A Venezuela passa por uma crise sem tamanho e não conta com alternativas para sair dela. Ao contrário de outros países, onde uma oposição forte oferece uma segunda opção para a população, ou ainda regiões democráticas, em que é possível retirar um presidente que não vêm conseguindo administrar o país, a Venezuela não tem opções de mudança. O presidente Nicolás Maduro sequer cogita sair do poder, mesmo com seu povo morrendo de fome nas ruas.

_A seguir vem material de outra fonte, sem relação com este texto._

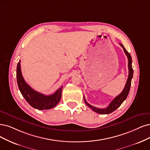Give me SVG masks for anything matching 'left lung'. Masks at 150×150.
Instances as JSON below:
<instances>
[{
	"label": "left lung",
	"instance_id": "1",
	"mask_svg": "<svg viewBox=\"0 0 150 150\" xmlns=\"http://www.w3.org/2000/svg\"><path fill=\"white\" fill-rule=\"evenodd\" d=\"M120 45L124 49V51L125 53L127 58H128V61H129V64H128L129 76H128V79H127L126 84H125V86L124 88L123 91H122L121 93L119 94L117 96H116L113 99V100L111 101V103L109 104L108 108H104V109H99V108H95V107L91 106V105L88 104L86 102V101L85 100V98L84 97V101L85 102V104L88 107L90 108L93 110V111H95L98 114H108L112 112L120 106L122 103L125 100L127 96H128V95H129V91L130 89L131 81H132V79L133 77V74H134V70H133L132 66V57H131L130 54L128 52H127V50L125 49L124 46L122 45V44L120 43Z\"/></svg>",
	"mask_w": 150,
	"mask_h": 150
}]
</instances>
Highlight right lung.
<instances>
[{
	"mask_svg": "<svg viewBox=\"0 0 150 150\" xmlns=\"http://www.w3.org/2000/svg\"><path fill=\"white\" fill-rule=\"evenodd\" d=\"M16 80L21 95L33 108L39 110L50 109L54 108L59 103L63 87H60L52 95L48 96L36 91L26 83L22 76L20 61L16 67Z\"/></svg>",
	"mask_w": 150,
	"mask_h": 150,
	"instance_id": "right-lung-1",
	"label": "right lung"
}]
</instances>
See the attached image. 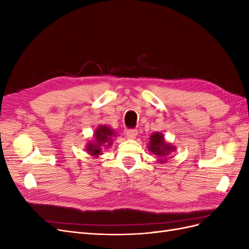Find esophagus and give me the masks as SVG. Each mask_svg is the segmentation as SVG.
I'll return each instance as SVG.
<instances>
[{
	"mask_svg": "<svg viewBox=\"0 0 249 249\" xmlns=\"http://www.w3.org/2000/svg\"><path fill=\"white\" fill-rule=\"evenodd\" d=\"M137 134H138V131L135 130V129H130L126 131V138L127 139H135L137 137Z\"/></svg>",
	"mask_w": 249,
	"mask_h": 249,
	"instance_id": "34e87169",
	"label": "esophagus"
}]
</instances>
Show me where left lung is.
Masks as SVG:
<instances>
[{"mask_svg": "<svg viewBox=\"0 0 249 249\" xmlns=\"http://www.w3.org/2000/svg\"><path fill=\"white\" fill-rule=\"evenodd\" d=\"M175 146L164 140V135L161 133L156 132L149 137L148 150L158 158L160 163L166 161V157L170 153L175 152Z\"/></svg>", "mask_w": 249, "mask_h": 249, "instance_id": "left-lung-1", "label": "left lung"}]
</instances>
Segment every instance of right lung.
Returning <instances> with one entry per match:
<instances>
[{
    "label": "right lung",
    "mask_w": 249,
    "mask_h": 249,
    "mask_svg": "<svg viewBox=\"0 0 249 249\" xmlns=\"http://www.w3.org/2000/svg\"><path fill=\"white\" fill-rule=\"evenodd\" d=\"M114 136V131L108 125H100L94 132L93 141H90L86 144V152L94 157L102 155L103 147L108 148L111 146Z\"/></svg>",
    "instance_id": "obj_1"
}]
</instances>
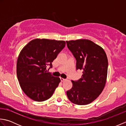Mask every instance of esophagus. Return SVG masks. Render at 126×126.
Masks as SVG:
<instances>
[{
    "instance_id": "esophagus-1",
    "label": "esophagus",
    "mask_w": 126,
    "mask_h": 126,
    "mask_svg": "<svg viewBox=\"0 0 126 126\" xmlns=\"http://www.w3.org/2000/svg\"><path fill=\"white\" fill-rule=\"evenodd\" d=\"M60 79H61V81L62 82H64L65 81V79H63V78H60Z\"/></svg>"
}]
</instances>
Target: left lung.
Here are the masks:
<instances>
[{
  "label": "left lung",
  "mask_w": 126,
  "mask_h": 126,
  "mask_svg": "<svg viewBox=\"0 0 126 126\" xmlns=\"http://www.w3.org/2000/svg\"><path fill=\"white\" fill-rule=\"evenodd\" d=\"M66 42L76 60V69L83 71L81 79L71 81L73 87L66 92V95L72 103L86 105L97 98L105 87L107 57L102 47L90 40H72Z\"/></svg>",
  "instance_id": "left-lung-1"
}]
</instances>
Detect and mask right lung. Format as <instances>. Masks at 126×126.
I'll return each instance as SVG.
<instances>
[{"label": "right lung", "instance_id": "right-lung-1", "mask_svg": "<svg viewBox=\"0 0 126 126\" xmlns=\"http://www.w3.org/2000/svg\"><path fill=\"white\" fill-rule=\"evenodd\" d=\"M65 46L64 41L37 38L23 48L17 62V75L25 94L37 102L47 100L61 82L59 77L46 73L52 62Z\"/></svg>", "mask_w": 126, "mask_h": 126}]
</instances>
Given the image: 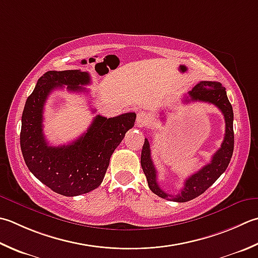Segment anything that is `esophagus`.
<instances>
[{
    "label": "esophagus",
    "instance_id": "34e87169",
    "mask_svg": "<svg viewBox=\"0 0 258 258\" xmlns=\"http://www.w3.org/2000/svg\"><path fill=\"white\" fill-rule=\"evenodd\" d=\"M150 122V116L148 113L145 112H139L138 115H136V124L140 126L146 125Z\"/></svg>",
    "mask_w": 258,
    "mask_h": 258
}]
</instances>
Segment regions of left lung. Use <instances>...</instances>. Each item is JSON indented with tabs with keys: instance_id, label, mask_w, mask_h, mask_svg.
<instances>
[{
	"instance_id": "obj_1",
	"label": "left lung",
	"mask_w": 258,
	"mask_h": 258,
	"mask_svg": "<svg viewBox=\"0 0 258 258\" xmlns=\"http://www.w3.org/2000/svg\"><path fill=\"white\" fill-rule=\"evenodd\" d=\"M188 94L190 99L186 97L185 102H190V100L197 102V100H199V102L210 103L217 106L221 110V113L224 114L226 131L220 149L213 155L211 162L205 165L198 172L189 176L184 181L183 188L181 189L178 195L168 194L160 188L158 183V172L155 170L152 158H151L149 140L145 139L142 154H141V165H142L146 180H148L149 188L153 194L161 197V198L176 201V203H186V201L192 200L198 196L203 195L225 172L234 152L233 106H231L228 97H227L224 86L218 82H200Z\"/></svg>"
}]
</instances>
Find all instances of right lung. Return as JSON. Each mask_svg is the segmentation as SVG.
Masks as SVG:
<instances>
[{
    "label": "right lung",
    "instance_id": "add662e5",
    "mask_svg": "<svg viewBox=\"0 0 258 258\" xmlns=\"http://www.w3.org/2000/svg\"><path fill=\"white\" fill-rule=\"evenodd\" d=\"M89 83V74L82 70L47 72L39 78L22 113L20 145L25 164L43 184L66 197L87 194L100 185L110 156L136 118L135 113L110 118L97 115L87 132L73 143L49 145L42 128L48 96L62 86L69 92L87 93L82 86Z\"/></svg>",
    "mask_w": 258,
    "mask_h": 258
}]
</instances>
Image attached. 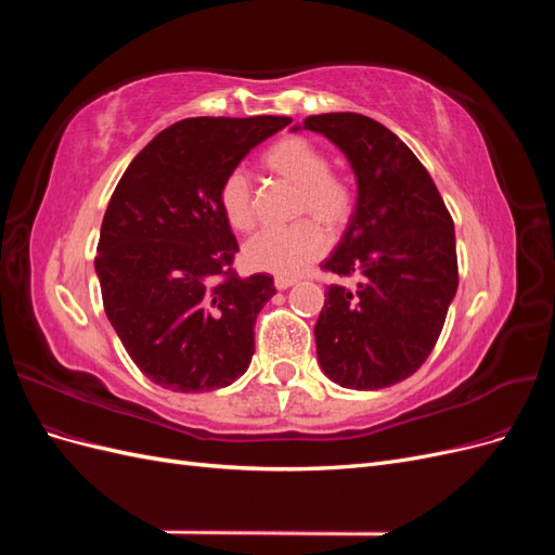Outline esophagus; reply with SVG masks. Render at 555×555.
<instances>
[{"label":"esophagus","instance_id":"34e87169","mask_svg":"<svg viewBox=\"0 0 555 555\" xmlns=\"http://www.w3.org/2000/svg\"><path fill=\"white\" fill-rule=\"evenodd\" d=\"M292 284H296V280L294 278H275V289H289Z\"/></svg>","mask_w":555,"mask_h":555}]
</instances>
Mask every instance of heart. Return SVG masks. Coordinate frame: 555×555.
<instances>
[{"mask_svg": "<svg viewBox=\"0 0 555 555\" xmlns=\"http://www.w3.org/2000/svg\"><path fill=\"white\" fill-rule=\"evenodd\" d=\"M263 166L278 178L296 184L294 215H312L324 229L340 231L354 210V192L349 182L331 173L328 157L304 137H284L263 153ZM220 210L229 227L247 231L255 224L251 184L245 171L233 169L224 176ZM324 231L312 220H300L287 229H266L251 236L243 247V259L251 271L278 278H294L324 255Z\"/></svg>", "mask_w": 555, "mask_h": 555, "instance_id": "1", "label": "heart"}]
</instances>
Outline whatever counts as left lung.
I'll use <instances>...</instances> for the list:
<instances>
[{
    "label": "left lung",
    "instance_id": "8db88e82",
    "mask_svg": "<svg viewBox=\"0 0 555 555\" xmlns=\"http://www.w3.org/2000/svg\"><path fill=\"white\" fill-rule=\"evenodd\" d=\"M304 129L338 145L357 178L354 212L322 263L357 287L326 289L317 359L345 389H384L414 375L440 338L459 287L453 220L424 164L373 117L310 115Z\"/></svg>",
    "mask_w": 555,
    "mask_h": 555
}]
</instances>
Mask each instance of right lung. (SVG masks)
<instances>
[{"label": "right lung", "instance_id": "add662e5", "mask_svg": "<svg viewBox=\"0 0 555 555\" xmlns=\"http://www.w3.org/2000/svg\"><path fill=\"white\" fill-rule=\"evenodd\" d=\"M284 115L188 117L159 131L108 201L94 271L104 310L139 371L178 393L236 382L273 278H238V243L217 192Z\"/></svg>", "mask_w": 555, "mask_h": 555}]
</instances>
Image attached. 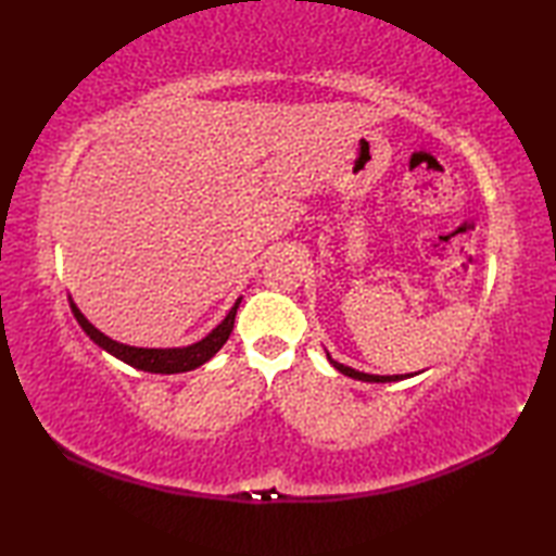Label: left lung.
<instances>
[{
    "mask_svg": "<svg viewBox=\"0 0 556 556\" xmlns=\"http://www.w3.org/2000/svg\"><path fill=\"white\" fill-rule=\"evenodd\" d=\"M327 361L332 363L341 375L353 377V380H361V382H399V380H406V377L418 375V372H408V375H370V372H361V370H356V368H349V365L334 361L332 356H329V353H327Z\"/></svg>",
    "mask_w": 556,
    "mask_h": 556,
    "instance_id": "1",
    "label": "left lung"
}]
</instances>
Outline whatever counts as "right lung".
I'll return each mask as SVG.
<instances>
[{
    "label": "right lung",
    "instance_id": "1",
    "mask_svg": "<svg viewBox=\"0 0 556 556\" xmlns=\"http://www.w3.org/2000/svg\"><path fill=\"white\" fill-rule=\"evenodd\" d=\"M241 299L231 305V311L227 313V317L212 329L207 337H203L200 341L191 346H179V349H138V346H128V344H119V341L110 339L108 334H102L96 325L88 323V317L78 311V305L74 303V299L68 296V305L71 313L78 320V325L100 349H104L108 353H112L114 358L124 361L126 365H131L136 370L143 372H157V375H176V372H188L195 370L200 365L207 363L215 353L227 344V339L233 329V320H236V311H239Z\"/></svg>",
    "mask_w": 556,
    "mask_h": 556
}]
</instances>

De acordo com informações de jornais venezuelanos, mais de 50 pessoas morreram nos últimos dias devido a confusões que começam com saques a estabelecimentos. Nesta semana, uma menina de apenas 4 anos morreu após uma briga entre saqueadores e proprietários de comércios. A maioria do povo venezuelano tem gastado quase 80% do dinheiro que ganha com comida. Ou seja, a fome assola e muito o país sul-americano.
Uma pergunta básica vem à tona: Por que nenhum outro governo ajuda a Venezuela? Entre tantas respostas, está a de que a gestão socialista de Maduro pode colocar qualquer colaborador momentâneo em um possível "parceiro" e, com isso, ter sua imagem rabiscada no cenário político mundial. O país pede por ajuda, mas nem mesmo a Organização das Nações Unidas (ONU) tem se mostrado sensível à crise venezuelana.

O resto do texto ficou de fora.